JAKARTA, KOMPAS.com — Tidak banyak pemimpin yang mau mengungkap borok yang terjadi di bangsanya sendiri. Presiden Joko Widodo sedikit di antaranya.
Ketika menyampaikan pidato dalam acara pelantikan pengurus Partai Hanura di kawasan Sentul, Bogor, Jawa Barat, 22 Februari 2017 lalu, Jokowi buka-bukaan tentang kondisi bangsa Indonesia saat ini.
"Banyak yang bertanya kepada saya, apa demokrasi kita kebablasan? Saya jawab, ya demokrasi kita sudah terlalu kebablasan," ujar Jokowi.
"Praktik politik demokrasi kita membuka peluang artikulasi politik yang ekstrem, seperti liberalisme, radikalisme, fundamentalisme, sektarianisme, dan terorisme, serta ajaran-ajaran yang bertentangan dengan ideologi Pancasila," lanjut dia.
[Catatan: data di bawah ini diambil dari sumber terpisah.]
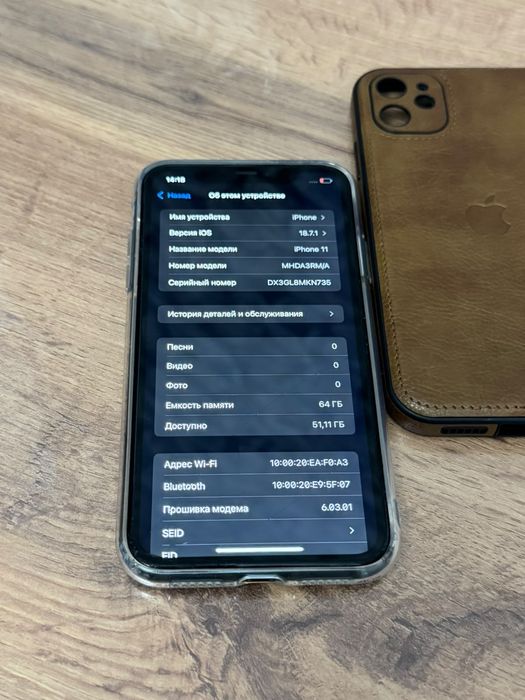 Iphone 11 на 64 gb акб 73%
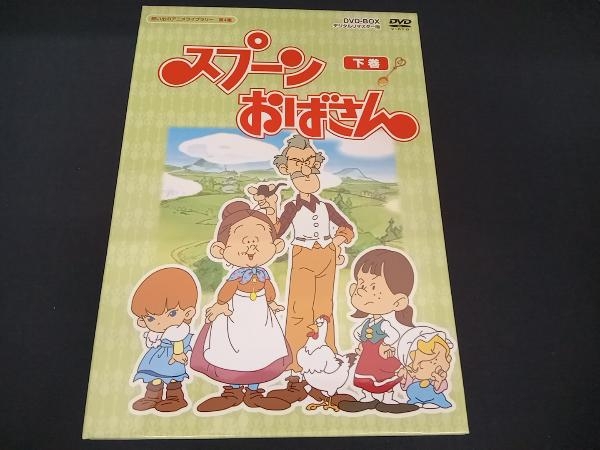 Yahoo!オークション -「スプーンおばさん dvd」の落札相場・落札価格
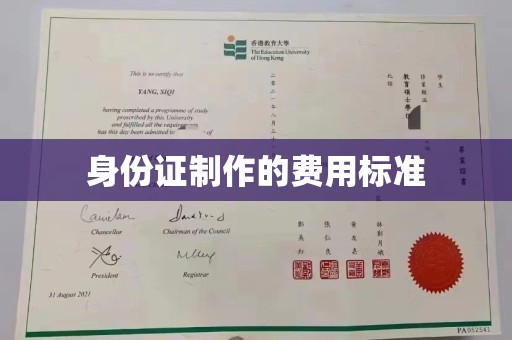 吉林身份证制作的费用标准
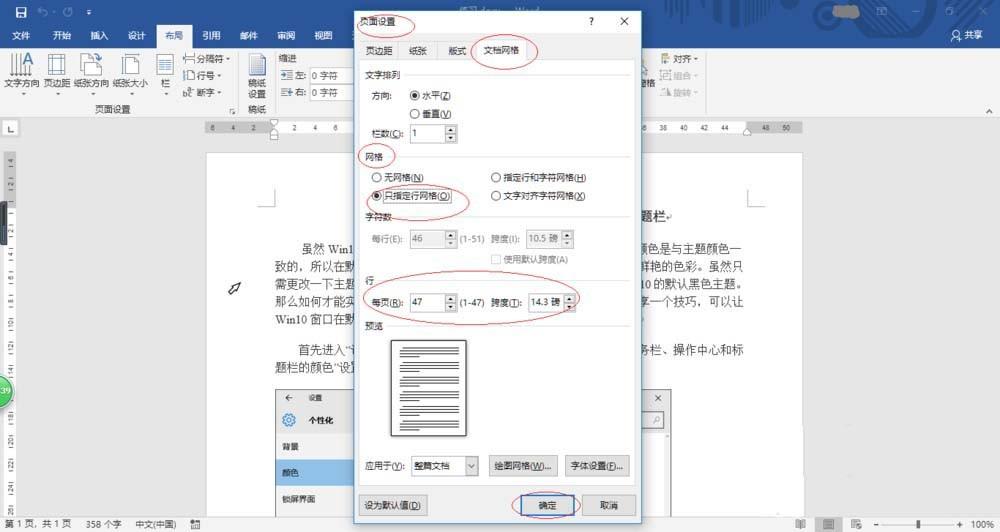 Word2016怎么设置每页最多可输入的行数?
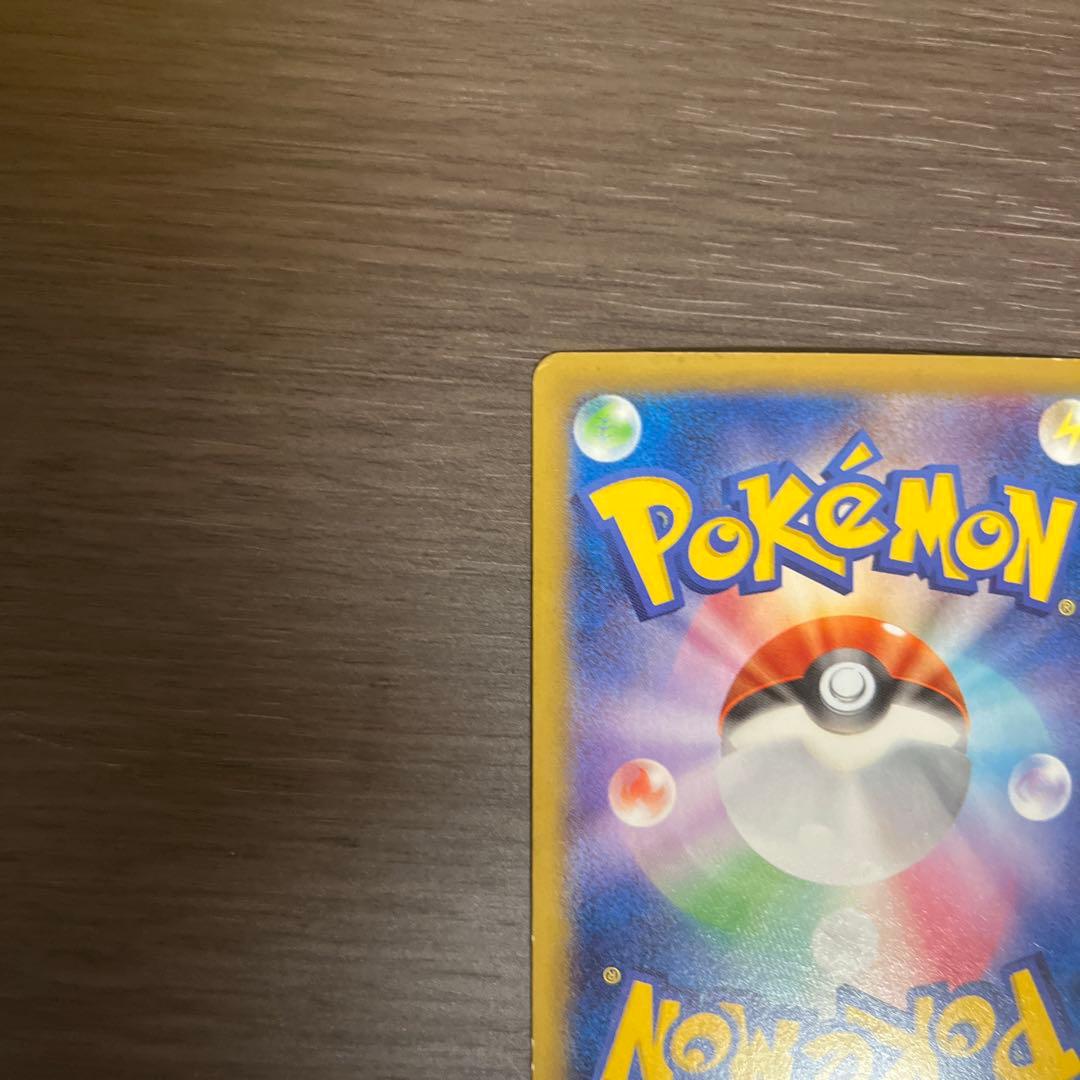 MゲンガーEX XY4 ファントムゲート 034/088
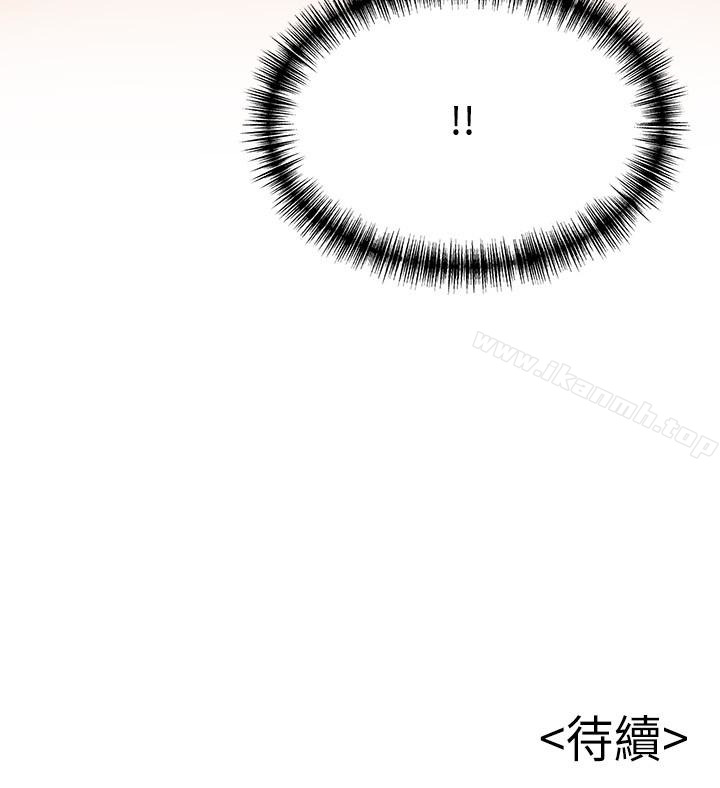 《弱點》在线观看 第51话-火热地来一发 漫画图片37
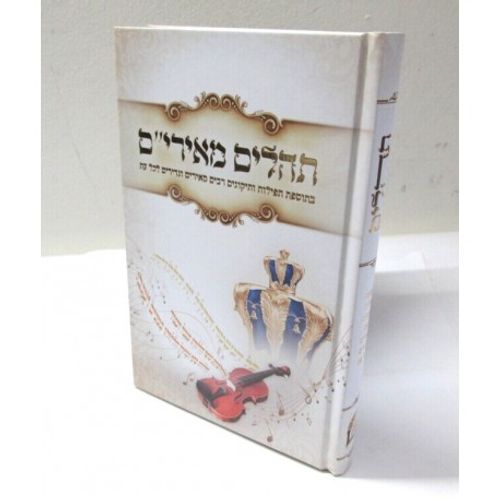 תהלים מאירים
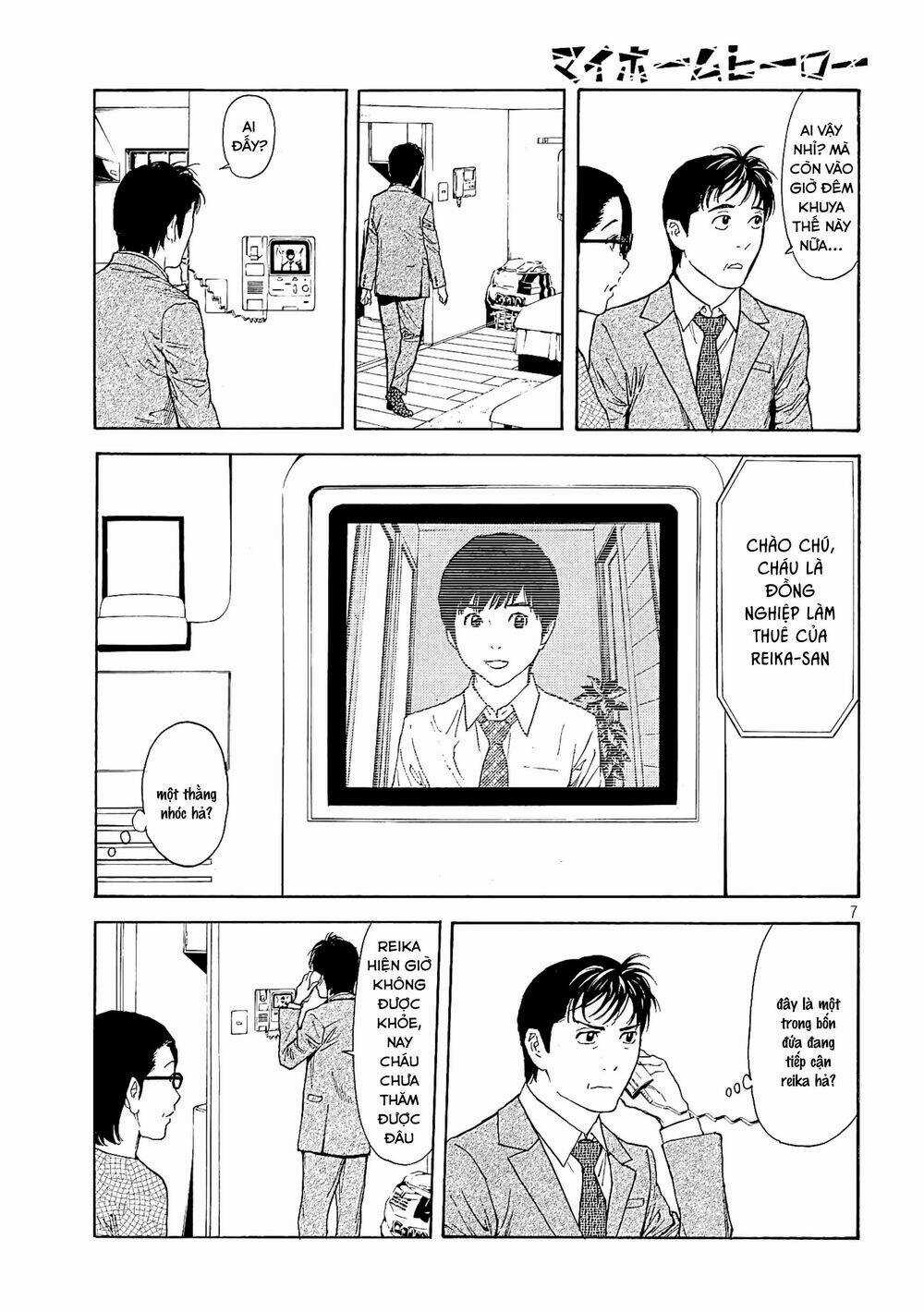 My Home Hero Chapter 62 trang 8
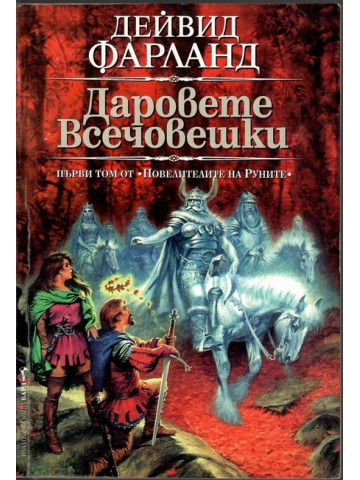 Повелителите на Руните. Том 1: Даровете всечовешки Повелителите на Руните. Том 1: Даровете всечовешки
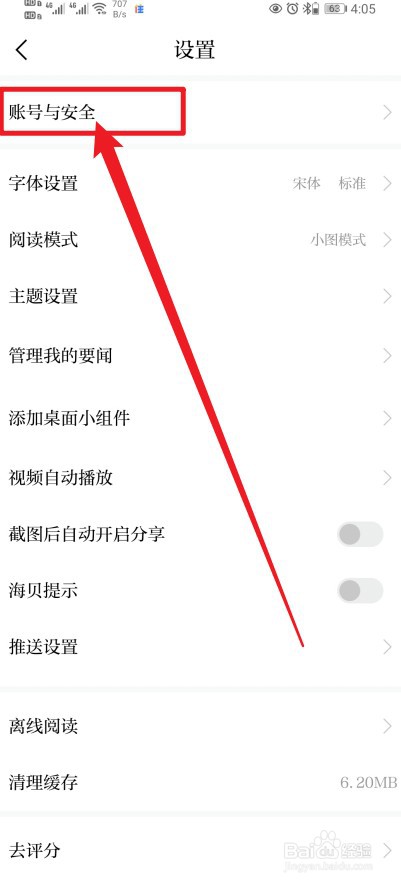澎湃新闻软件如何绑定微博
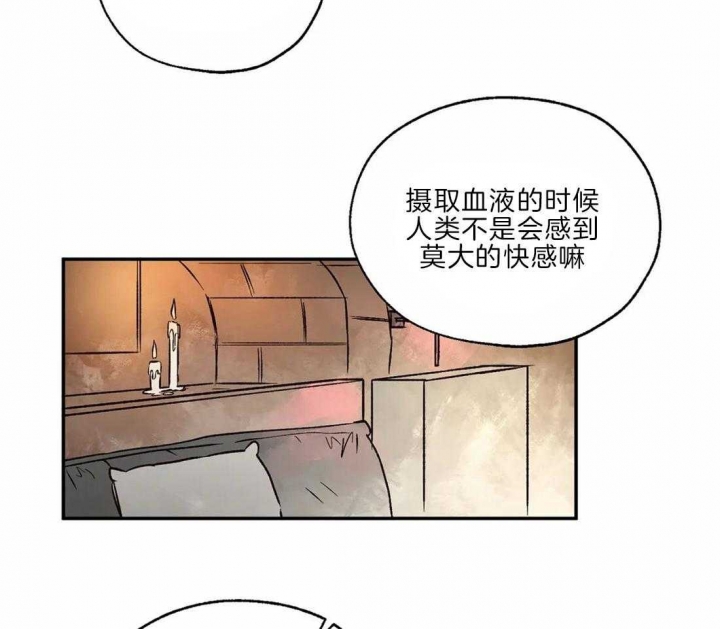 第31话24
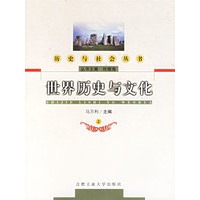 世界历史与文化（上）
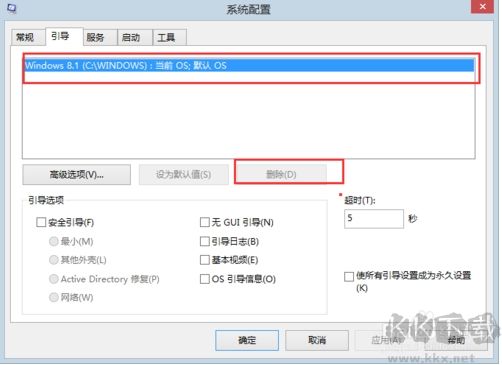 Windows啟動管理器選項怎么刪除？最簡單的方法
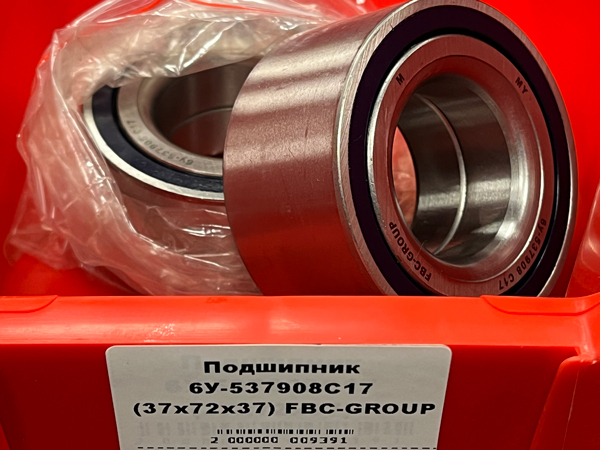 Подшипник 6У-537908С17 (37*72*37) FBC-GROUP
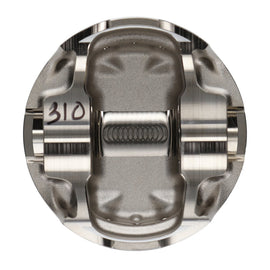 Wiseco 1400 HD Mitsu EVO 8 - 4G63 Turbo -21cc Armor Plated Piston Shelf Stock Single Piston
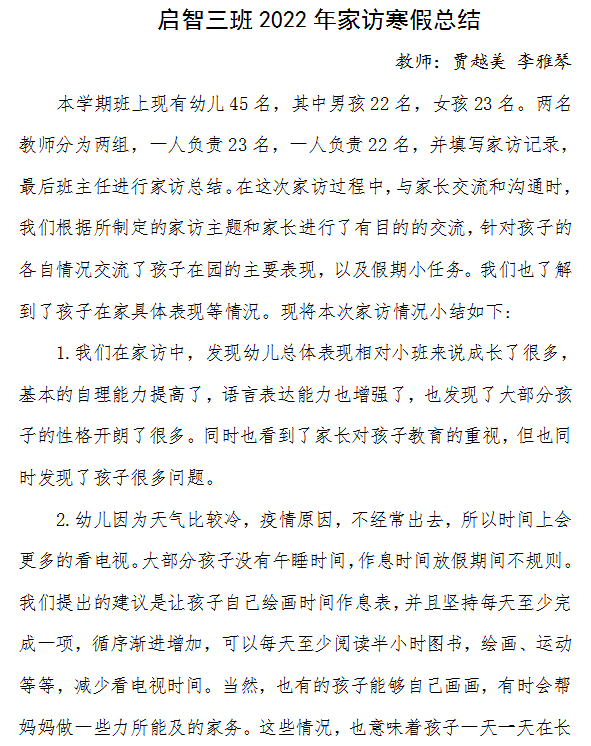 澳门资料大全,正版资料查询,精细化策略落实探讨_eShop94.473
Bentuknya, menurut Jokowi, sangat konkret. Suku, agama, ras, dan antargolongan atau SARA dijadikan alat untuk saling serang, saling menjatuhkan lawan politik, sekaligus dijadikan alat untuk raih simpati rakyat.
(Baca: Jokowi Minta Ahok Tak Pusingkan Pendanaan Pembangunan MRT)
"Penyimpangan praktik itu mengambil bentuk nyata. Seperti yang kita lihat belakangan ini, politisasi SARA. Saling memaki dan menghujat. Kalau diteruskan bisa menjurus pada memecah belah bangsa kita," ujar Jokowi.
Masyarakat Indonesia menjadi lupa akan karakter bangsa Indonesia yang majemuk dan beragam. Masyarakat Indonesia larut dalam perang semu. Namun, Jokowi meyakini, guncangan yang dialami bangsa tak membuat Indonesia terpecah belah.
Ia yakin bangsa Indonesia saat ini masih bersatu, meski ia mengakui, pemerintah harus menjadi garda depan dalam memperbaiki konsep-konsep kebangsaan dan kemajemukan yang rusak akibat politisasi SARA.
"Ini juga menjadi ujian yang nantinya, kalau bisa dilalui dengan baik, akan membuat kita semakin matang dan tahan uji, bukan melemahkan," ujar Jokowi.